» **Listed entries**
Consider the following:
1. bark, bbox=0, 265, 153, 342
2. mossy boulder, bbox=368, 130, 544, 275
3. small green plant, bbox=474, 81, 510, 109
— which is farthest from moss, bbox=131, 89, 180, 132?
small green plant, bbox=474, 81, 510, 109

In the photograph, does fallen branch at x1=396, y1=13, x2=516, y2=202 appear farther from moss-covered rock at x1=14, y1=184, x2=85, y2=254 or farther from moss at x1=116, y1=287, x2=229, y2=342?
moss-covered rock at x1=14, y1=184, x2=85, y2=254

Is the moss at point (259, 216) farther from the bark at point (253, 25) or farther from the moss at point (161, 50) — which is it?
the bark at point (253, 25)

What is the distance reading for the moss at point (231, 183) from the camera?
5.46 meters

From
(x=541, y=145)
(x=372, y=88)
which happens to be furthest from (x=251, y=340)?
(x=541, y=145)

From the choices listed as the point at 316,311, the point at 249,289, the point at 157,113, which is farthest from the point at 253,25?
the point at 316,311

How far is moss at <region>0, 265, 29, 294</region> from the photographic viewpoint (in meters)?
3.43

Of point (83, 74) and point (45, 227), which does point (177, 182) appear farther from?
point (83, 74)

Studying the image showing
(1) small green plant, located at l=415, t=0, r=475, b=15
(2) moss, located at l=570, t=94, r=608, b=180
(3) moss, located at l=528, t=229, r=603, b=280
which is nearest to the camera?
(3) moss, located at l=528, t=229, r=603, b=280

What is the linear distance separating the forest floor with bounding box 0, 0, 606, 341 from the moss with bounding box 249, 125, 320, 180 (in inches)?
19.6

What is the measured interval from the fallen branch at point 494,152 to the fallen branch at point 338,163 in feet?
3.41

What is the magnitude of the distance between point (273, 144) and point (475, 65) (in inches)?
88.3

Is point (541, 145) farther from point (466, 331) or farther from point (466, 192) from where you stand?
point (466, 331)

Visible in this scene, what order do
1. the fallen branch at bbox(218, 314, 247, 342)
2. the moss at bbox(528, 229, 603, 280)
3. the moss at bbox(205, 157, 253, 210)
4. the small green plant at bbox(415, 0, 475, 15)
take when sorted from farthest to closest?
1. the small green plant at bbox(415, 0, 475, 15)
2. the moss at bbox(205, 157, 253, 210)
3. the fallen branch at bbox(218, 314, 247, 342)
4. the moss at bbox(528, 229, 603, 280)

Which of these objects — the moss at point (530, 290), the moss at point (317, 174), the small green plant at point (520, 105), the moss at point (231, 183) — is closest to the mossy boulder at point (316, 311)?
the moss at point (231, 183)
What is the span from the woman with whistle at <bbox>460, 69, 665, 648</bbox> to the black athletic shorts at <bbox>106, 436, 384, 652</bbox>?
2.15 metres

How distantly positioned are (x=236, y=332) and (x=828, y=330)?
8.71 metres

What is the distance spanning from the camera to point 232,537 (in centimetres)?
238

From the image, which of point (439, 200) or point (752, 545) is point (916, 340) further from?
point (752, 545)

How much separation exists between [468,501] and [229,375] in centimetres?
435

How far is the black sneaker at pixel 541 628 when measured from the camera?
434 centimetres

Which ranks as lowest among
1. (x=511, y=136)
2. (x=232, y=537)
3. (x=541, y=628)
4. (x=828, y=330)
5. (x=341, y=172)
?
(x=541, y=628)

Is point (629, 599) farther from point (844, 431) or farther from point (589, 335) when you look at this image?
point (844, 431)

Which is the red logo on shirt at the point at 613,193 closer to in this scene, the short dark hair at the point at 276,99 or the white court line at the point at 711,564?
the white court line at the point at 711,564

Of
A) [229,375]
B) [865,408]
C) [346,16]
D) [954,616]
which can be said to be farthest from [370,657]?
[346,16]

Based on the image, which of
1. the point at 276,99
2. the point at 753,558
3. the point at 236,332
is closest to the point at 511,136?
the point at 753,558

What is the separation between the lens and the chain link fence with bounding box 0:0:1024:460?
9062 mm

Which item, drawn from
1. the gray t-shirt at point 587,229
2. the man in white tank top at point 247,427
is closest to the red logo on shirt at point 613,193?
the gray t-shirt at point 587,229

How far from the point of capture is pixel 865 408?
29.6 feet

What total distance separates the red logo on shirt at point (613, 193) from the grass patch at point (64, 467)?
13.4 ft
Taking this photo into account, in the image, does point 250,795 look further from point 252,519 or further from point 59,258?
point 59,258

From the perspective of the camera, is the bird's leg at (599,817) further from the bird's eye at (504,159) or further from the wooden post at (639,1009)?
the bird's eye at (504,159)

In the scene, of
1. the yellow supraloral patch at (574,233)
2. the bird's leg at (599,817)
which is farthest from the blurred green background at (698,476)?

» **Problem details**
All of the entries must be quoted exactly; please include each one.

» **The response**
Consider the following:
1. bark, bbox=0, 265, 153, 342
2. mossy boulder, bbox=368, 130, 544, 275
3. small green plant, bbox=474, 81, 510, 109
— which is farthest from moss, bbox=131, 89, 180, 132?
small green plant, bbox=474, 81, 510, 109

In the photograph, does fallen branch at x1=396, y1=13, x2=516, y2=202 appear farther from moss-covered rock at x1=14, y1=184, x2=85, y2=254 or farther from moss at x1=116, y1=287, x2=229, y2=342?
moss-covered rock at x1=14, y1=184, x2=85, y2=254

Is the moss at point (259, 216) farther from the bark at point (253, 25) or farther from the moss at point (161, 50) — which is it?
the bark at point (253, 25)

What is the distance reading for the moss at point (231, 183) from the camera?
5.46 meters

From
(x=541, y=145)
(x=372, y=88)
which happens to be furthest from (x=251, y=340)?
(x=541, y=145)

From the choices listed as the point at 316,311, the point at 249,289, the point at 157,113, which is farthest from the point at 253,25?
the point at 316,311

How far is moss at <region>0, 265, 29, 294</region> from the photographic viewpoint (in meters)?
3.43

Of point (83, 74) and point (45, 227), which does point (177, 182) appear farther from?
point (83, 74)

Studying the image showing
(1) small green plant, located at l=415, t=0, r=475, b=15
(2) moss, located at l=570, t=94, r=608, b=180
(3) moss, located at l=528, t=229, r=603, b=280
which is nearest to the camera?
(3) moss, located at l=528, t=229, r=603, b=280

What is the linear distance separating the forest floor with bounding box 0, 0, 606, 341 from the moss with bounding box 249, 125, 320, 180 (in inches)?
19.6

What is the measured interval from the fallen branch at point 494,152 to the fallen branch at point 338,163 in feet?
3.41

What is the magnitude of the distance between point (273, 144) and point (475, 65) (in inches)?
88.3

Is point (541, 145) farther from point (466, 331) or farther from point (466, 192) from where you stand?
point (466, 331)

Visible in this scene, what order do
1. the fallen branch at bbox(218, 314, 247, 342)
2. the moss at bbox(528, 229, 603, 280)
3. the moss at bbox(205, 157, 253, 210)
4. the small green plant at bbox(415, 0, 475, 15)
take when sorted from farthest to closest?
1. the small green plant at bbox(415, 0, 475, 15)
2. the moss at bbox(205, 157, 253, 210)
3. the fallen branch at bbox(218, 314, 247, 342)
4. the moss at bbox(528, 229, 603, 280)

Which of these objects — the moss at point (530, 290), the moss at point (317, 174), the small green plant at point (520, 105), the moss at point (231, 183) — is closest to the mossy boulder at point (316, 311)?
the moss at point (231, 183)
What is the span from the woman with whistle at <bbox>460, 69, 665, 648</bbox> to the black athletic shorts at <bbox>106, 436, 384, 652</bbox>?
2.15 metres

How distantly positioned are (x=236, y=332) and (x=828, y=330)?
8.71 metres

What is the distance spanning from the camera to point 232,537 (in centimetres)?
238

From the image, which of point (439, 200) or point (752, 545) is point (916, 340) further from?
point (752, 545)

How much separation exists between [468,501] and [229,375] in centimetres?
435

How far is the black sneaker at pixel 541 628 when measured from the camera?
434 centimetres

Which ranks as lowest among
1. (x=511, y=136)
2. (x=232, y=537)
3. (x=541, y=628)
4. (x=828, y=330)
5. (x=341, y=172)
?
(x=541, y=628)

Is point (629, 599) farther from point (844, 431) or farther from point (589, 335) when you look at this image?
point (844, 431)

Which is the red logo on shirt at the point at 613,193 closer to in this scene, the short dark hair at the point at 276,99 or the white court line at the point at 711,564?
the white court line at the point at 711,564

Of
A) [229,375]
B) [865,408]
C) [346,16]
D) [954,616]
which can be said to be farthest from [370,657]?
[346,16]

Based on the image, which of
1. the point at 276,99
2. the point at 753,558
3. the point at 236,332
is closest to the point at 511,136?
the point at 753,558

What is the separation between the lens and the chain link fence with bounding box 0:0:1024:460?
9062 mm

Which item, drawn from
1. the gray t-shirt at point 587,229
2. the man in white tank top at point 247,427
is closest to the red logo on shirt at point 613,193?
the gray t-shirt at point 587,229

How far from the point of capture is pixel 865 408?
29.6 feet

What total distance separates the red logo on shirt at point (613, 193) from the grass patch at point (64, 467)?
13.4 ft
Taking this photo into account, in the image, does point 250,795 look further from point 252,519 or further from point 59,258?
point 59,258

From the perspective of the camera, is the bird's leg at (599,817) further from the bird's eye at (504,159) or further from the wooden post at (639,1009)?
the bird's eye at (504,159)

In the scene, of
1. the yellow supraloral patch at (574,233)
2. the bird's leg at (599,817)
which is farthest from the blurred green background at (698,476)?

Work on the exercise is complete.